Scores on CallSiteTargetSelf.test* microbenchmarks has regressed compared to JDK 8 and exhibit a behavior where the score gets progressively worse the longer it's run:
# Benchmark: org.openjdk.bench.java.lang.invoke.CallSiteSetTargetSelf.testMutable
11.0.16:
# Run progress: 0,00% complete, ETA 00:16:40
# Fork: 1 of 5
# Warmup Iteration 1: 1943,091 ns/op
# Warmup Iteration 2: 4190,466 ns/op
# Warmup Iteration 3: 5090,832 ns/op
# Warmup Iteration 4: 6211,476 ns/op
# Warmup Iteration 5: 6803,869 ns/op
Iteration 1: 7338,019 ns/op
Iteration 2: 8029,986 ns/op
Iteration 3: 8704,329 ns/op
Iteration 4: 9223,633 ns/op
Iteration 5: 10498,911 ns/op
8.0.345:
# Run progress: 0,00% complete, ETA 00:16:40
# Fork: 1 of 5
# Warmup Iteration 1: 326,132 ns/op
# Warmup Iteration 2: 317,761 ns/op
# Warmup Iteration 3: 315,248 ns/op
# Warmup Iteration 4: 319,478 ns/op
# Warmup Iteration 5: 317,688 ns/op
Iteration 1: 324,402 ns/op
Iteration 2: 314,060 ns/op
Iteration 3: 327,899 ns/op
Iteration 4: 324,006 ns/op
Iteration 5: 319,762 ns/op
[~vlivanov] did some analysis and showed that this is due to a growing number of dependent nmethods that has to be checked every time the CallSite target changes.
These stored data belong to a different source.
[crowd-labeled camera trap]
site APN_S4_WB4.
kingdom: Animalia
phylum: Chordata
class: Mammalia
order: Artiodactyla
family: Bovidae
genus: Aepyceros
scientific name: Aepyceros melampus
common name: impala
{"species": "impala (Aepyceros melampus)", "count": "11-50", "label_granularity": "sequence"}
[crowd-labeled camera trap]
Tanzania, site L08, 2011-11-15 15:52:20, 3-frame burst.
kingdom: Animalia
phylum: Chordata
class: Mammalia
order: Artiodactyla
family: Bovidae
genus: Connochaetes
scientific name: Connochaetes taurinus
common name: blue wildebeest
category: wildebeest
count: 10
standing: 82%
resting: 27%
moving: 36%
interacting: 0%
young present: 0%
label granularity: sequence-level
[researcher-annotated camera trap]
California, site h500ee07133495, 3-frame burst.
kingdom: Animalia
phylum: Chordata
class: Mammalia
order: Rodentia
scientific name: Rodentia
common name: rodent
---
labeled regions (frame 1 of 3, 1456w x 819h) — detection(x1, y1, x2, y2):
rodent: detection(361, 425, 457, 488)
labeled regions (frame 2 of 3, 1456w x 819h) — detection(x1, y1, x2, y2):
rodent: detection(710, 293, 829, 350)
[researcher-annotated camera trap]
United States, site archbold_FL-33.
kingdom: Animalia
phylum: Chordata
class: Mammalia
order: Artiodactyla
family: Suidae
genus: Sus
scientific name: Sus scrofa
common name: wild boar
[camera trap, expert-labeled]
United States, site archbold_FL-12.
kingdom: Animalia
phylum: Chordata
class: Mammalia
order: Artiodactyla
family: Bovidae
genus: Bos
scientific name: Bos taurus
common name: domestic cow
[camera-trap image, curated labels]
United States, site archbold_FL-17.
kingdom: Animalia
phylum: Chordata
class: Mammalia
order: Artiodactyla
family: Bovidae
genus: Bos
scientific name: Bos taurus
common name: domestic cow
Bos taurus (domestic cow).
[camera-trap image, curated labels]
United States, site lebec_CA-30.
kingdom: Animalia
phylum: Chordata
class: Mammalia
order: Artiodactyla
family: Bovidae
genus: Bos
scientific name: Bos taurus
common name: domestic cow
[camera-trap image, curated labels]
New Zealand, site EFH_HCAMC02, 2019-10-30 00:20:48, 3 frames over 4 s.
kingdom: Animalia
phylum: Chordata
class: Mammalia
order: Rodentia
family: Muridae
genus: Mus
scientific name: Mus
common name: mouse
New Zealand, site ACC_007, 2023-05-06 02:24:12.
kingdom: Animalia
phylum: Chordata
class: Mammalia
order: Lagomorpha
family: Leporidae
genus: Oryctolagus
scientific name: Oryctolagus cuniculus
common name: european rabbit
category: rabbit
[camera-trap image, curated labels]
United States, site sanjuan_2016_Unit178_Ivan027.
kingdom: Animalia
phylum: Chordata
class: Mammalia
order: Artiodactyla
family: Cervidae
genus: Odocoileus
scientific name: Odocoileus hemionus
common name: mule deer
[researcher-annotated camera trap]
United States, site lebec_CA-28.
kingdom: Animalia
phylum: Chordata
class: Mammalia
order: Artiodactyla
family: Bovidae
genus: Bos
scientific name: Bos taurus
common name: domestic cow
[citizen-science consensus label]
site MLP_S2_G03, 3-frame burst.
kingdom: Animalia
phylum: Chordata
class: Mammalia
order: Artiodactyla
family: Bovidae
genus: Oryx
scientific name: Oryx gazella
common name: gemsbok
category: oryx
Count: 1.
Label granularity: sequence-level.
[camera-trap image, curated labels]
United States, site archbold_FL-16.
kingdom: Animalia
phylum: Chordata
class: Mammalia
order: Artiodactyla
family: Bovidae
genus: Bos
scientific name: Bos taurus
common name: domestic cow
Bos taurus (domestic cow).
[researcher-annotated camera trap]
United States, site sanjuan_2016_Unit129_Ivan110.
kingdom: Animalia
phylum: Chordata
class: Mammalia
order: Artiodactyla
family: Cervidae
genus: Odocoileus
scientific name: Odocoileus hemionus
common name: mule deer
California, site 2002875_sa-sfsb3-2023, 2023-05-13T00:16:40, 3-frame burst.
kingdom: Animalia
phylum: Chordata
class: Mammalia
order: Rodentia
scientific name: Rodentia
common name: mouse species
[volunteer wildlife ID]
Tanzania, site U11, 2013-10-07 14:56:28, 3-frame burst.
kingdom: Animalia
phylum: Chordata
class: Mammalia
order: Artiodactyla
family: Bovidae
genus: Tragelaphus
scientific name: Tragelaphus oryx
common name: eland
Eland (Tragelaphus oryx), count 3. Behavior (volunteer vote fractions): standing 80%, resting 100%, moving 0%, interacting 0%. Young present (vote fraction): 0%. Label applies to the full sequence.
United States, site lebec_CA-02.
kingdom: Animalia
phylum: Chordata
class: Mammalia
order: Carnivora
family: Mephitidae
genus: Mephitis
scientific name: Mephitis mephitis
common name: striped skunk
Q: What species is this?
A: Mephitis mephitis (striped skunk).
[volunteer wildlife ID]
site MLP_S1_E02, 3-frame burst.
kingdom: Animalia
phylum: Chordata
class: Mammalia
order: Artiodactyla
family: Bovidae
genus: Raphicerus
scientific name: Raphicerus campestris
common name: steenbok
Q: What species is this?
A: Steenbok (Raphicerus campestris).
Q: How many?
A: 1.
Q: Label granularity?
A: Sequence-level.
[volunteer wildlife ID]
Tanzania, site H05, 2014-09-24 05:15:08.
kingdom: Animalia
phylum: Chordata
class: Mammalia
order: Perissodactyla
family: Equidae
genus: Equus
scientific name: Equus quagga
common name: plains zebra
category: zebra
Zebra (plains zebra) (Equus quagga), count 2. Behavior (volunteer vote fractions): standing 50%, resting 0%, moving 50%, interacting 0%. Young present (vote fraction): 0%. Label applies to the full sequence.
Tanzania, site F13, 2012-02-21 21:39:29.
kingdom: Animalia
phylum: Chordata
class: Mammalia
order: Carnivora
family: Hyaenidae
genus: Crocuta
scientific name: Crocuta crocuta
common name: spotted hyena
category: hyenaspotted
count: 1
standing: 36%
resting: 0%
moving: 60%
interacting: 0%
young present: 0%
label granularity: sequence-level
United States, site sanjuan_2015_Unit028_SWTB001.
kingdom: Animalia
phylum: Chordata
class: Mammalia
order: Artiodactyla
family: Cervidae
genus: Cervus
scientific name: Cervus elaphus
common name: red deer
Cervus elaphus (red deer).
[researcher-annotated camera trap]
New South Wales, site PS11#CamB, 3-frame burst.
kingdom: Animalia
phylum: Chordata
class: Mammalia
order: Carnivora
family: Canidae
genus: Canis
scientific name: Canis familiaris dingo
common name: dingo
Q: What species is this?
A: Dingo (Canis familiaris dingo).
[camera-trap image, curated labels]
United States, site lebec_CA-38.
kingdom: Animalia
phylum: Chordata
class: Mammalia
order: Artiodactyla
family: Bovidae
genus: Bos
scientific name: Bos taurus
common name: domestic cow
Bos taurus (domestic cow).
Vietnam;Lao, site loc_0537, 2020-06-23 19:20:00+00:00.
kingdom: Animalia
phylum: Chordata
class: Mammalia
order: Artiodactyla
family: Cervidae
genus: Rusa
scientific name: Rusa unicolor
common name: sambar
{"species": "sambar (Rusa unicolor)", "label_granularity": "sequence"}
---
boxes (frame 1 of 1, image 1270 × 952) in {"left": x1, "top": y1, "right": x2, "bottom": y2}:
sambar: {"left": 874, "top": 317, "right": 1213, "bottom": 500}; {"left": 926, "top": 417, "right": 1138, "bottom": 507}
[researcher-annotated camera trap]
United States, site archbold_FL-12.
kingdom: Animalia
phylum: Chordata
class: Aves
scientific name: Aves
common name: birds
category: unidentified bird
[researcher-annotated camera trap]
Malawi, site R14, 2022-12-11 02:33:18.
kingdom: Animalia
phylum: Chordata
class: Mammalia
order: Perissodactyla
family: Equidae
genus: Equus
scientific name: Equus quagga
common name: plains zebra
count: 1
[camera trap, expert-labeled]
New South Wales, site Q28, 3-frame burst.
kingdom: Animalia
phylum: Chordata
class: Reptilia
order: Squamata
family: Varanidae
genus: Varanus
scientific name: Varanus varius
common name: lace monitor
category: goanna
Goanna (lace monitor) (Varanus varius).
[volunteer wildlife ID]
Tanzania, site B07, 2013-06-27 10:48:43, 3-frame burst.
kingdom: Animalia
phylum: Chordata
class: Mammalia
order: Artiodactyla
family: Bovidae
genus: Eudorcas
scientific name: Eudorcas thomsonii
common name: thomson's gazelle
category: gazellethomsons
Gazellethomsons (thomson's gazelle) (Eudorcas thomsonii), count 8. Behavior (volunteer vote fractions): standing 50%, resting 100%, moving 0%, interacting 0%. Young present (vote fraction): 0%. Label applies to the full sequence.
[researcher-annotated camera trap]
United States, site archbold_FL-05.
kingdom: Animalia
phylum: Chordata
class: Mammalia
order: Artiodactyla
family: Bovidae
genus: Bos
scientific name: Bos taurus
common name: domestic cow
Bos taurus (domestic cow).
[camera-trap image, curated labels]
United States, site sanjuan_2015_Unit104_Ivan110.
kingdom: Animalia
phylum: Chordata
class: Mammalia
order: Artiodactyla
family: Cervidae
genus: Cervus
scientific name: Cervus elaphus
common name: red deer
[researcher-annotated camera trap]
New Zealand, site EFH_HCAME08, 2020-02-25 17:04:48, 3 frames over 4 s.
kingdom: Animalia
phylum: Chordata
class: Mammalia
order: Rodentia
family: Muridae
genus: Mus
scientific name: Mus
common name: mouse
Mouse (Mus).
JDK 8 more aggressively unload nmethods, and a similar behavior can be provoked on 8 by disabling method unloading (-XX:-MethodFlushing):
# Run progress: 0,00% complete, ETA 00:16:40
# Fork: 1 of 5
# Warmup Iteration 1: 2509,419 ns/op
# Warmup Iteration 2: 3808,516 ns/op
# Warmup Iteration 3: 4496,784 ns/op
# Warmup Iteration 4: 5301,225 ns/op
# Warmup Iteration 5: 5607,454 ns/op
Conversely, forcing unloads to happen more often in the microbenchmarks by limiting the code cache makes 11+ exhibit better behavior on the micro:
11.0.16 with -XX:ReservdCodeCacheSize=3m
# Run progress: 0,00% complete, ETA 00:16:40
# Fork: 1 of 5
# Warmup Iteration 1: 262,584 ns/op
# Warmup Iteration 2: 262,319 ns/op
# Warmup Iteration 3: 257,795 ns/op
# Warmup Iteration 4: 257,002 ns/op
# Warmup Iteration 5: 258,168 ns/op
It's unclear how much of a problem this is in practice, but applications relying on mutable CallSites are susceptible and this would be an annoying performance issue in production since application performance might depend heavily on nmethod unloading happen in a timely manner or not [~vlivanov] has suggested we might be able to clean dependency contexts proactively before relevant nmethods get unloaded.